## EXERCISE GOAL
Reproduce the rows below word for word, omitting the pictures.
>> Start
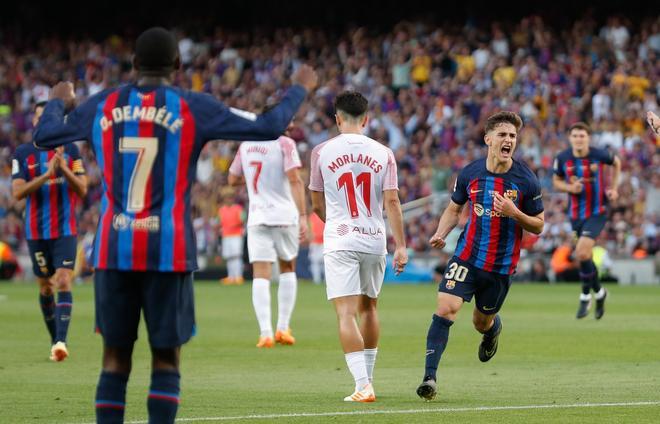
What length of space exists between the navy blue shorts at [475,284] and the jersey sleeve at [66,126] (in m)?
4.23

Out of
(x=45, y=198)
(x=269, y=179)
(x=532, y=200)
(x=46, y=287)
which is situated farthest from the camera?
(x=269, y=179)

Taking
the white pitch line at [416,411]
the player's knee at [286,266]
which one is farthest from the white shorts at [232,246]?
the white pitch line at [416,411]

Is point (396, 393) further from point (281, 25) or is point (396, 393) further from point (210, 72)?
point (281, 25)

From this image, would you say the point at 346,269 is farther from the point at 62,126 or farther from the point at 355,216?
the point at 62,126

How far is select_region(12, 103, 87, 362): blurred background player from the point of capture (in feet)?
42.2

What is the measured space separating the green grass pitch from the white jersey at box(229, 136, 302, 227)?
147 cm

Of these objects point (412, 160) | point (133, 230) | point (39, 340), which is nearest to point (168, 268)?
point (133, 230)

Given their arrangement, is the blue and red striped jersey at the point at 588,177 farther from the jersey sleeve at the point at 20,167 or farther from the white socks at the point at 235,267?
the white socks at the point at 235,267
>> End
## THE RESPONSE
What length of space exists between the navy blue shorts at [475,284] and the jersey sleeve at [66,126] (in m)?
4.23

Out of
(x=45, y=198)
(x=269, y=179)
(x=532, y=200)
(x=46, y=287)
which is situated farthest from the camera?
(x=269, y=179)

Taking
the white pitch line at [416,411]
the player's knee at [286,266]
which one is farthest from the white shorts at [232,246]?
the white pitch line at [416,411]

Is point (396, 393) further from point (281, 25) or is point (396, 393) further from point (210, 72)?
point (281, 25)

From this image, would you say the point at 346,269 is farther from the point at 62,126 or farther from the point at 355,216?
the point at 62,126

How far is select_region(12, 103, 87, 362): blurred background player from the point of capture (in feet)?
42.2

What is the measured space separating the green grass pitch from the white jersey at box(229, 136, 302, 227)?
147 cm

Of these objects point (412, 160) | point (133, 230) | point (39, 340), which is nearest to point (168, 268)?
point (133, 230)

Given their arrangement, is the blue and red striped jersey at the point at 588,177 farther from the jersey sleeve at the point at 20,167 or farther from the white socks at the point at 235,267?
the white socks at the point at 235,267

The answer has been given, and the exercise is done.